• [Excerpt to read]:
============================================================
So how did I get to the Mun? Direct ascent. Aim somewhere ahead of the Mun's current position, timewarp 3 hours, see where the rocket ended up, note deflection error, launch with corrected firing solution.

I pretty much smacked head on into the Mun at a ridiculous velocity on the third or so try.

Oh... did I mention we had no probe cores back then too? Every single mission was manned :D

I believe the "ultimate" in rocket design back then was also the mighty tricoupler, which, if not laced up as tight as a traditional corset, all 3 1.25m cores would flail about wildly like the Kraken's tentacles in flight for as long as the fuel lasted.

Whoops, went off track there - okay, the hardest thing ever?

Flight testing an unmanned recon drone. No, seriously, the drone was launched like an expended rocket stage with a radial decoupler off a Mirage IV jet bomber replica in flight, and my job was pretty much to fly in formation with the drone while taking notes of its flight parameters as it went supersonic in the stratosphere. I attempted to 'program' the drone's thrust, thrust vector, fuel load, and lift of its airfoils in order to try and achieve the maximum possible range.
============================================================
• [Data]:

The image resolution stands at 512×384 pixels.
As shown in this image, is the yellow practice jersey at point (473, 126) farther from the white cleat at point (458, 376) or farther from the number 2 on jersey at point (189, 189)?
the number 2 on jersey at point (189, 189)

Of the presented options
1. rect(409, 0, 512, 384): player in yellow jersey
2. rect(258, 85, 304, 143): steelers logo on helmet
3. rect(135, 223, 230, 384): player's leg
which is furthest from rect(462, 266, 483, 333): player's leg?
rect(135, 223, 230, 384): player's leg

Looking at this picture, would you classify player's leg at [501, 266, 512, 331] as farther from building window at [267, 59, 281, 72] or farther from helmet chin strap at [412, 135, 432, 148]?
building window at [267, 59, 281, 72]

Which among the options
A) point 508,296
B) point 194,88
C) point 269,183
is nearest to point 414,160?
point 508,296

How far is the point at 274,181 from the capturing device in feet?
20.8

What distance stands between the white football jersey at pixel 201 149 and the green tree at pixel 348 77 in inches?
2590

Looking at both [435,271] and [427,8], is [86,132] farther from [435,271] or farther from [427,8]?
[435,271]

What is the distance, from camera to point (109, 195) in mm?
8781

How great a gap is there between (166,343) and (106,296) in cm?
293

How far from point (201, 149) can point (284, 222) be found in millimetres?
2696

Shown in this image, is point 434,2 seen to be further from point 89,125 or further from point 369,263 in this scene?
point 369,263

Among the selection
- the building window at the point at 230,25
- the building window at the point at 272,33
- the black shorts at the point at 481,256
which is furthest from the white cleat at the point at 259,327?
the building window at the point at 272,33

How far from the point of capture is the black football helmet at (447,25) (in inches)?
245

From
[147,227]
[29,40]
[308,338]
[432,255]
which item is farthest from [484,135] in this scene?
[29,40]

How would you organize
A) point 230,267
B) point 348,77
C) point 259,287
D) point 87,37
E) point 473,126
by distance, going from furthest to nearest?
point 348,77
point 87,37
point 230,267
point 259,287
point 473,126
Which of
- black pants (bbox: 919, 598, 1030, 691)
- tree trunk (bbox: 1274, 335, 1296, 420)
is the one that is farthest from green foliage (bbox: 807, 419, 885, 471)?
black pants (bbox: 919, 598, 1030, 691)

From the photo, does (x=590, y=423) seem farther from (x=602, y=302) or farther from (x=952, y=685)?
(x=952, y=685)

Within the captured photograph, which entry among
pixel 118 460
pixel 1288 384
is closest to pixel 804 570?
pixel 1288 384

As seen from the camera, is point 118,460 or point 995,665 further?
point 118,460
============================================================
• [Given problem 1]: In the post about reaching the Mun, from what aircraft was the unmanned recon drone launched?
• [Given problem 2]: Reproduce verbatim the part of the post about reaching the Mun starting with "So how did I" and going on through "hardest thing ever?".

• [Complete response 1]: A Mirage IV jet bomber replica in flight.

• [Complete response 2]:
So how did I get to the Mun? Direct ascent. Aim somewhere ahead of the Mun's current position, timewarp 3 hours, see where the rocket ended up, note deflection error, launch with corrected firing solution.

I pretty much smacked head on into the Mun at a ridiculous velocity on the third or so try.

Oh... did I mention we had no probe cores back then too? Every single mission was manned :D

I believe the "ultimate" in rocket design back then was also the mighty tricoupler, which, if not laced up as tight as a traditional corset, all 3 1.25m cores would flail about wildly like the Kraken's tentacles in flight for as long as the fuel lasted.

Whoops, went off track there - okay, the hardest thing ever?